耳の後ろ

耳の後ろから出る加齢臭の原因と、手軽にできる対策方法を紹介します。見落としがちな部分なので、日頃から意識することが大切です。

耳から加齢臭が出るワケ

耳の後ろから加齢臭が出る原因について説明していきます。

においのもととなる汗は、分泌される器官によって大きく二つに分けられます。

◆エクリン腺

全身のほとんどにあり、体温を調節するための役割を果たします。人間のかく汗のほとんどはエクリン腺によるもので、約99%が水分で構成されており、塩分やカリウムも含まれています。ここから分泌される汗はほとんどにおいがしません。

◆アポクリン腺

耳の後ろや脇などにあり、緊張や過度なストレスを感じた時に、汗が分泌されると言われています。脂質やたんぱく質、アンモニアなどを含んでおり、臭いの強い汗を分泌します。

耳の後ろにはアポクリン腺が多いので、イヤな臭いを発しやすいようです。加齢臭の大きな原因である皮脂腺も多く存在するので、放っておくと様々な臭いが混ざり合って、より強い臭いが生み出されてしまいます。

首元や背中にも皮脂腺があり、加齢臭のもととされています。

洗いにくかったり、おろそかになりがちな箇所は、においを発しやすい環境になってしまいます。

香水を耳の後ろにつける人が多いことからも、香りが立ちやすく、周囲に届きやすい箇所だと言えるので、注意が必要です。

耳からのにおい解消法

耳にはにおいを発生させる要因が数多くあります。こまめにケアしてあげることで、対策だけでなく予防にもつながりますよ。

◆意識的に洗う

耳の後ろが臭う人のほとんどは、意識的に洗えていないことが多いようです。

つい忘れてしまったり、洗い残しが心配な方は、お風呂に入ったとき、最初に洗うように意識してみることをおすすめします。続けていくと、耳から洗う習慣を身につけられるでしょう。

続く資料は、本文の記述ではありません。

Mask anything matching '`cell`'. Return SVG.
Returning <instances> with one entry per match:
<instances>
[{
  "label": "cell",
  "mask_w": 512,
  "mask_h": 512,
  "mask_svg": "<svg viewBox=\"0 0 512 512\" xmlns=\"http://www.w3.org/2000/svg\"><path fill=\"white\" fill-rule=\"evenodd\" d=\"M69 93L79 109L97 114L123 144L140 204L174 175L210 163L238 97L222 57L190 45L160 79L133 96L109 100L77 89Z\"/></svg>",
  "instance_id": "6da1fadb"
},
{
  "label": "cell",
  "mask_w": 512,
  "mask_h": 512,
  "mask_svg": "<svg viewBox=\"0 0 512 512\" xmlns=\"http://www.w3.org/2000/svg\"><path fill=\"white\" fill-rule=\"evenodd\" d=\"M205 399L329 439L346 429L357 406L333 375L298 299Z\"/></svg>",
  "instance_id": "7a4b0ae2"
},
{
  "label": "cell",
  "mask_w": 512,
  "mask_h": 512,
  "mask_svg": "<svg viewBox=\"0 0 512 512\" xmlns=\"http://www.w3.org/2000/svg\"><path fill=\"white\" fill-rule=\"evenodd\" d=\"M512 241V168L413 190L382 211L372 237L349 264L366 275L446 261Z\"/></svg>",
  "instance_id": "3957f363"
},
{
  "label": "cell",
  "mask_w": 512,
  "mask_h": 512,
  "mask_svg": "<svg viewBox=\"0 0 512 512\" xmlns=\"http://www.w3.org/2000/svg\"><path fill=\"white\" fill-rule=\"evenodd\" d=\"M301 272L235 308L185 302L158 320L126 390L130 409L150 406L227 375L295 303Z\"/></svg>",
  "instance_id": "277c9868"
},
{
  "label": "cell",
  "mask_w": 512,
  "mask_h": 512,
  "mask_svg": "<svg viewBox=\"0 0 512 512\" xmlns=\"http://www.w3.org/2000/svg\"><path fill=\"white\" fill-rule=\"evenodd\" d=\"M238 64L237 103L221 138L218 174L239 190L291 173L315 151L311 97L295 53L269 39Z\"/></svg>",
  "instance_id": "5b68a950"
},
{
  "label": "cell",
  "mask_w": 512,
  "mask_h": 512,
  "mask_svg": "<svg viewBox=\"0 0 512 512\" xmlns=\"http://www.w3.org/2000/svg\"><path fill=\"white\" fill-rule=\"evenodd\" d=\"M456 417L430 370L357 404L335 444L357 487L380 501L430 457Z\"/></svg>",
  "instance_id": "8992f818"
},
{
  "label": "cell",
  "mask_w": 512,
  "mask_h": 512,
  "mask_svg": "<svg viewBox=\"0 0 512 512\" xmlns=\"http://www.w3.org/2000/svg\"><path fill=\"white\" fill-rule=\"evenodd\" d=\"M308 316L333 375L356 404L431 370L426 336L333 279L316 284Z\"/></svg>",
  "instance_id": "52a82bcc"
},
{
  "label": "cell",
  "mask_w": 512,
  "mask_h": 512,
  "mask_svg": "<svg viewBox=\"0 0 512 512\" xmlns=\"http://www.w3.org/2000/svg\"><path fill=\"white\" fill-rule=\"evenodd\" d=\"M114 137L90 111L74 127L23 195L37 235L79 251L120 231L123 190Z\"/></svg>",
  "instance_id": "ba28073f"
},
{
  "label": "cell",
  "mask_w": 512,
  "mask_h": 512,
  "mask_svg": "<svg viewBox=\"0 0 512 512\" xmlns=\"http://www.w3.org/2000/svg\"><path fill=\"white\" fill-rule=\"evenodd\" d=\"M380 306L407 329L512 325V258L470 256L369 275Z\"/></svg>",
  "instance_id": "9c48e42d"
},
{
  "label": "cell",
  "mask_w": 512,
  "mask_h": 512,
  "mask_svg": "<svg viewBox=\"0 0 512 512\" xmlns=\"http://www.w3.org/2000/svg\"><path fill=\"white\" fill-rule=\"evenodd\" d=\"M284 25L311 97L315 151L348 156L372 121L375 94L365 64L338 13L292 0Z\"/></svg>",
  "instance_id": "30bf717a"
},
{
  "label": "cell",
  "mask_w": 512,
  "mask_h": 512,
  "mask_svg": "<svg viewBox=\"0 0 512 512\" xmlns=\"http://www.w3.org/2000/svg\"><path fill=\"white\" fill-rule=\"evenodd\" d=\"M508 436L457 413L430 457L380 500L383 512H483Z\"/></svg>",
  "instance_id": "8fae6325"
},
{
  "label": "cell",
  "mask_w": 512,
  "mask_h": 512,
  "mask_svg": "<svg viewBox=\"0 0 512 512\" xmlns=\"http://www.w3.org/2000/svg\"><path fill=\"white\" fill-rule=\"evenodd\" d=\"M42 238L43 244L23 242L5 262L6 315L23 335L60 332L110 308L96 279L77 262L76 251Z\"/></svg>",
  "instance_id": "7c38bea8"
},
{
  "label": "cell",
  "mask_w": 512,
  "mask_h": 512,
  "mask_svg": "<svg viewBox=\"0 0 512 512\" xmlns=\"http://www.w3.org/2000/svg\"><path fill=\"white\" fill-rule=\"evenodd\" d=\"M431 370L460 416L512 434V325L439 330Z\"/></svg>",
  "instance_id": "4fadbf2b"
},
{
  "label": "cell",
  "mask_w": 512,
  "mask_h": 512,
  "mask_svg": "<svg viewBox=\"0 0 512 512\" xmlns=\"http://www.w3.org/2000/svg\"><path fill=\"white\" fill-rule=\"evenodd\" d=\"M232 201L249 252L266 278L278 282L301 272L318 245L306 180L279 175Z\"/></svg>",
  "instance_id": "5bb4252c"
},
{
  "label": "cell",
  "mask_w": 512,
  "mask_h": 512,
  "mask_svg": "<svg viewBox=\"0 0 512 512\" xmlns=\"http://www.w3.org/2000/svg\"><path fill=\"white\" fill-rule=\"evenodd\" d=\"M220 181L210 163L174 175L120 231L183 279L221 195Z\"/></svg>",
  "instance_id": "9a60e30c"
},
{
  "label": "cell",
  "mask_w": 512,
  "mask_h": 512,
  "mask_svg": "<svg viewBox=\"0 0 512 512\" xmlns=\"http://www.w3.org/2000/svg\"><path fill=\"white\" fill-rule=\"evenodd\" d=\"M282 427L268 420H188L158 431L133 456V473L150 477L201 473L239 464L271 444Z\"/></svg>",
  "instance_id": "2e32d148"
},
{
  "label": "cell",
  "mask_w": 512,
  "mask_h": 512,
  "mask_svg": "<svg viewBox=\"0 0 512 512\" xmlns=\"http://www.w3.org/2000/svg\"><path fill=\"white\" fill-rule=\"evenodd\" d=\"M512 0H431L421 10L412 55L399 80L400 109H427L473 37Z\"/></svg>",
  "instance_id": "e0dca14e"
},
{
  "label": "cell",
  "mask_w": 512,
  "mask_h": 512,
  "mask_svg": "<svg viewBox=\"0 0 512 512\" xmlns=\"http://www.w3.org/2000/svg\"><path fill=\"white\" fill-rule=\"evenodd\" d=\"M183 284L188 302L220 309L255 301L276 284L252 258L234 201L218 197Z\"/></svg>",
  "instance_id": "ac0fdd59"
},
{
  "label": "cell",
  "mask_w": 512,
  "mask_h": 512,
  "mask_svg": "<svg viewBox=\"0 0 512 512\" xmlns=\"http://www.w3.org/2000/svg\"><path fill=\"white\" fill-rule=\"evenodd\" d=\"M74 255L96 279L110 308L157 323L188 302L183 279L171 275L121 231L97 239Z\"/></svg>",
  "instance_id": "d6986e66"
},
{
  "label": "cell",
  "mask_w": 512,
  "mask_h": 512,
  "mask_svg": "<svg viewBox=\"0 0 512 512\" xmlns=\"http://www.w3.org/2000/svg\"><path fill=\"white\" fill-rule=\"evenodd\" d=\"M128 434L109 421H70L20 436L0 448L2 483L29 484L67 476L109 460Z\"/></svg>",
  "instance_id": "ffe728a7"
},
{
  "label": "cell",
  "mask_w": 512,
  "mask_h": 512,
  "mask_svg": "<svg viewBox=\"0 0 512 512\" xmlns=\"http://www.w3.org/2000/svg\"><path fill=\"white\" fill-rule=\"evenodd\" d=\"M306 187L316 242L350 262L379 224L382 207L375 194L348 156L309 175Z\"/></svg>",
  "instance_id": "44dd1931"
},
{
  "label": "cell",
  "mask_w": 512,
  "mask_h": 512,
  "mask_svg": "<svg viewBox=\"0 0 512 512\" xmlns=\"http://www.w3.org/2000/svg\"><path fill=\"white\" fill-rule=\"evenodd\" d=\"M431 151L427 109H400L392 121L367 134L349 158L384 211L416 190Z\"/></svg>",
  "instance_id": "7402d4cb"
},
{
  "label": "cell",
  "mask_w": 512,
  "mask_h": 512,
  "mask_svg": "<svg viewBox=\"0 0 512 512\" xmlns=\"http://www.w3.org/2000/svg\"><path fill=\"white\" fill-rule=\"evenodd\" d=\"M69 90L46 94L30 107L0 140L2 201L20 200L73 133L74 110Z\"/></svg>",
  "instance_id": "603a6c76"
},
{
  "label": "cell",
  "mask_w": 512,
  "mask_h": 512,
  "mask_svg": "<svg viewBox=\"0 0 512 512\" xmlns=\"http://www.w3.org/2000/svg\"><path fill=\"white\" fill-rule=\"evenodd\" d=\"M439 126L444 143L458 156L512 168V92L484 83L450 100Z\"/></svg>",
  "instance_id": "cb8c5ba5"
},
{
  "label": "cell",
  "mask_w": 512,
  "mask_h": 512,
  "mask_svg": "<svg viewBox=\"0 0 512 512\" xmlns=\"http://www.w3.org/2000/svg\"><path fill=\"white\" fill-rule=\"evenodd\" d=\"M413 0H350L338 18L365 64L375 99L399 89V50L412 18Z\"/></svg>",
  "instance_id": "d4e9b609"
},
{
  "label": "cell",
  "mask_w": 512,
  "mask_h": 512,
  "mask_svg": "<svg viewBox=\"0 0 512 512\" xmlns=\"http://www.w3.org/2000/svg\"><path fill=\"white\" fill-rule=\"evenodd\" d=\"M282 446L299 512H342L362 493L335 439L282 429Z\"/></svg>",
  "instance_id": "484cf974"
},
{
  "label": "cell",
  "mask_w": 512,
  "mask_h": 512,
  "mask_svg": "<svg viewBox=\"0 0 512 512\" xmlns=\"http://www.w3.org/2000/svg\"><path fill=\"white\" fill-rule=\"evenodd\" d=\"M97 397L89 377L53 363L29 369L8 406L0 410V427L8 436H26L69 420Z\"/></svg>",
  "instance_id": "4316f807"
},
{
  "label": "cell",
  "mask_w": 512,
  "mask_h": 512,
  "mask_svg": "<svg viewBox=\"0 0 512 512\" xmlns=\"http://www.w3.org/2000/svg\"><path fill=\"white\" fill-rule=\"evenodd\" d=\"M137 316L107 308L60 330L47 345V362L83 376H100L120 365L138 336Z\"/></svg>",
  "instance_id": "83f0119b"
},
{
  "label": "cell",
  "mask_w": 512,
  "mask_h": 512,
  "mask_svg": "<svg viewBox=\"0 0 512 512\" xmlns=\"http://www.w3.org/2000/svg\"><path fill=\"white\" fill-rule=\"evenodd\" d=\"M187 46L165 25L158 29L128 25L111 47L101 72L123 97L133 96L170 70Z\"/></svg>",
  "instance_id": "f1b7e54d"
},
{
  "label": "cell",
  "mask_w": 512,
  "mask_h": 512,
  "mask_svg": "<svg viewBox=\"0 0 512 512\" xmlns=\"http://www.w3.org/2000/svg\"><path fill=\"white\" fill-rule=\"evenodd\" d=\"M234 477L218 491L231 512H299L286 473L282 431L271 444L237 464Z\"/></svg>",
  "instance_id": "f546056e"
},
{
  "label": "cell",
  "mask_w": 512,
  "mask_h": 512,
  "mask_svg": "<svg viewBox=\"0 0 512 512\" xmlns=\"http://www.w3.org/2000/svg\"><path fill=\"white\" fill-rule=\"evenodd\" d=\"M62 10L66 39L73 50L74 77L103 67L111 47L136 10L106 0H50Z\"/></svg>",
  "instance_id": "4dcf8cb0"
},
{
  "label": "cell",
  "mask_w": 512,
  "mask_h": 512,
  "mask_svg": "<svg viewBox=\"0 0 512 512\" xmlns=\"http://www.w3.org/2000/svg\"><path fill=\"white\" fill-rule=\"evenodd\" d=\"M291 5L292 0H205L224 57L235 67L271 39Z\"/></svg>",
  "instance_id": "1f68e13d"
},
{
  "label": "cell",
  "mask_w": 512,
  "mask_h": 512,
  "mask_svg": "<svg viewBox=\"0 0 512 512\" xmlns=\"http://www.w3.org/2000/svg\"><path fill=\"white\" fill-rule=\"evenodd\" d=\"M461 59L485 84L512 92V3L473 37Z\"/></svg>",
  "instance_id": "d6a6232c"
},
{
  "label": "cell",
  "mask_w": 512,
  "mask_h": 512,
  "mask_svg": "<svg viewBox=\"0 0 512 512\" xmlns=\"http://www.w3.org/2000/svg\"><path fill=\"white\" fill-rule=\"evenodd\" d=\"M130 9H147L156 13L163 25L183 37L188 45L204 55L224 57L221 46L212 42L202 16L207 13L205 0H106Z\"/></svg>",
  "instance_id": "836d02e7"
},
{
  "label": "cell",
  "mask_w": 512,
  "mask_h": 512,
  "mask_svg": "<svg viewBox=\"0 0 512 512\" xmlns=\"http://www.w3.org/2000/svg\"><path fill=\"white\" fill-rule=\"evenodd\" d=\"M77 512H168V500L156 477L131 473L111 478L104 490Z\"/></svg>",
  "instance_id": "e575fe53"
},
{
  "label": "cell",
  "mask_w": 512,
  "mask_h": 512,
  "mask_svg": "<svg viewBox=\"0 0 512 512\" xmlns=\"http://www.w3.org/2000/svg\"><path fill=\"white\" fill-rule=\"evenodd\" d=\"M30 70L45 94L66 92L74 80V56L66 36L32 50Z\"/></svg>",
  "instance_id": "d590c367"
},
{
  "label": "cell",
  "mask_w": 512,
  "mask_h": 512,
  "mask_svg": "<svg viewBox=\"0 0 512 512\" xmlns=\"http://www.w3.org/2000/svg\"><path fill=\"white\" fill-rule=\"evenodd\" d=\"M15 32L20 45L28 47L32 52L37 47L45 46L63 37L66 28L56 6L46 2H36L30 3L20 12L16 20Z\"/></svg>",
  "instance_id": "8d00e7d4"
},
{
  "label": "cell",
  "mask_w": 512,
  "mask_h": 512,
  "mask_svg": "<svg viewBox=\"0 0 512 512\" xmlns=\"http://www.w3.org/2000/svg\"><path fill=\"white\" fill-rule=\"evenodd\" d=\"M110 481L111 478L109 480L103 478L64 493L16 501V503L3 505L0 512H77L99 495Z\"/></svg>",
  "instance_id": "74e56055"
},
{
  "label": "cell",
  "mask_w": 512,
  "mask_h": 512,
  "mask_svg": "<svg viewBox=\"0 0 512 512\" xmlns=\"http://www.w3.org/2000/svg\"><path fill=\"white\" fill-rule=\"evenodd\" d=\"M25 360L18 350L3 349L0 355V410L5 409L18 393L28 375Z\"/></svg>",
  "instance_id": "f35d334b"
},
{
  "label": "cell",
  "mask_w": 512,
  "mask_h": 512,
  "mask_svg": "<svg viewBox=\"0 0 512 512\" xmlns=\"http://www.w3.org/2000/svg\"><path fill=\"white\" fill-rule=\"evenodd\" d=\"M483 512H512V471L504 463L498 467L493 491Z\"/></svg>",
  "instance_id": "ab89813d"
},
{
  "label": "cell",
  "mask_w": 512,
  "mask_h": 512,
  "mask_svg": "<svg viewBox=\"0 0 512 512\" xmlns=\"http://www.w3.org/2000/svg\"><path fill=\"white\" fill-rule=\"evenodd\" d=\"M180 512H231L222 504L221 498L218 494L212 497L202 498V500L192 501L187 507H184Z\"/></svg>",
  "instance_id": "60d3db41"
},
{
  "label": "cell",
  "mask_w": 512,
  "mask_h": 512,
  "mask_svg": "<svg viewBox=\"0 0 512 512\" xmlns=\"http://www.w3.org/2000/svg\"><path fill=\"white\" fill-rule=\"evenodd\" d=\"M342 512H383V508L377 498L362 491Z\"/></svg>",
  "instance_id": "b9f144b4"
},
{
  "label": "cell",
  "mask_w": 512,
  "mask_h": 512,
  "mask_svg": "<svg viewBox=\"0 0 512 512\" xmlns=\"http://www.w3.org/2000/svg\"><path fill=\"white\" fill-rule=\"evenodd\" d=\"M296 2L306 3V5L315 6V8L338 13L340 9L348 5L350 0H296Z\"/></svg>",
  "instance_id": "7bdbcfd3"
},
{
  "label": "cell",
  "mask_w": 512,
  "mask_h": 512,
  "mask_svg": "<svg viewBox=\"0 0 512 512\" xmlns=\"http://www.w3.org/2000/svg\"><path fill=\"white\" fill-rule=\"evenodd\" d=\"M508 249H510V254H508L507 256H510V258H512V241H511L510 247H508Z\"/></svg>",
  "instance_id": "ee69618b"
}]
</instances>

耳の後ろだけでなく、耳全体もにおいのもとになるので、入念にもみこむように洗いましょう。耳は入り組んでいるので、洗浄剤や泡のすすぎ残しがないように。流す際は耳の中に水が入らないように注意しましょう。

◆定期的な耳掃除

耳の中にある耳垢もにおいの原因になります。耳には皮脂腺だけでなく、耳垢腺があります。耳垢腺は耳の穴の入り口から約1㎝までしかないので、その辺りを意識して掃除しましょう。奥まで掃除しようとすると、耳の内部を傷つける恐れがあるので注意してください。湿らせためん棒などで、入り口を拭き取るような感覚で掃除するとよいでしょう。耳垢を奥に押し込まないようにするのがポイントです。

◆半身浴

意識的に汗をかくことで、皮脂に含まれる脂肪を減らす効果があります。

水やお茶など、水分補給ができるものを手元に置いておきましょう。お湯の位置は、ラクな姿勢をとった時におヘソの下あたりに来るように。汗がふき出てきたら、水分を補給しましょう。発汗がより促進されます。

湯船に浸かっているうちに水温が下がってくるので、フタをかぶせたり、お湯を入れたりして、こまめに温度調節するとよいでしょう。保温効果が高まるので、塩を入れるのもおすすめです。

大切なのはムリをしないこと。適度に汗をかいて水分補給するようにしましょう。危険なので、食後や飲酒時は避けて行ってください。

真の加齢臭対策は体内から

加齢臭対策には、臭いの原因にあたる皮脂の過剰分泌や、活性酸素の発生を抑えることがなにより重要です。耳の後ろから出る加齢臭対策をいくつか紹介しましたが、臭いのもとを絶たないと、延々とケアを繰り返すハメになってしまうことも。

体内から臭いの原因を抑えることで、身体の部位すべてに効果が期待でき、加齢臭そのものを解消することにつながります。

適度な運動や、栄養バランスのとれた食生活など、体内からの改善を進めていくことが、本当の意味での加齢臭対策だと言えるでしょう。